Contour Step 10048: loss = 0.17940636844412056
Validation loss = 0.17905799375408016
Validation loss no contour = 0.1803577360548791
Contour Step 10048: loss = 0.0
Validation loss = 0.17896598136159264
Validation loss no contour = 0.1786386588600221
Contour Step 10048: loss = 0.0
Validation loss = 0.1796294016063593
Validation loss no contour = 0.17953905681515955
Contour Step 10048: loss = 0.0
Validation loss = 0.17789380366255522
Validation loss no contour = 0.18016036993758694
Contour Step 10048: loss = 0.0
Validation loss = 0.17941977688746089
Validation loss no contour = 0.1784275173666371
Contour Step 10048: loss = 0.0
Validation loss = 0.17843117835415398
Validation loss no contour = 0.1789207886311279
Contour Step 10048: loss = 0.0
Validation loss = 0.17863997748228394
Validation loss no contour = 0.17800669811049086
Contour Step 10048: loss = 0.0
Validation loss = 0.17773591760237506
Validation loss no contour = 0.17924970333838158
Contour Step 10048: loss = 0.0
Validation los

In [15]:
from scipy.stats import ttest_rel

# Suppose you collected paired samples:
A_v_before = valdation_contour  # validation accuracies before contour walk
A_v_after = validation_no_contour   # validation accuracies after contour walk

t_stat, p_value = ttest_rel(A_v_before, A_v_after)

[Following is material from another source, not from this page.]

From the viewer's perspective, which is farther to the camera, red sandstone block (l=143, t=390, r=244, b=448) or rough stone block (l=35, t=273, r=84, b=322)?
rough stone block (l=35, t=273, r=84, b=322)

print(f"Paired t-test result: t-stat={t_stat}, p-value={p_value}")
if p_value > 0.05:
    print("Fail to reject H0: no significant bias from contour walk.")
else:
    print("Reject H0: significant bias detected.")


Paired t-test result: t-stat=-0.7386165766956186, p-value=0.4789577488087644
Fail to reject H0: no significant bias from contour walk.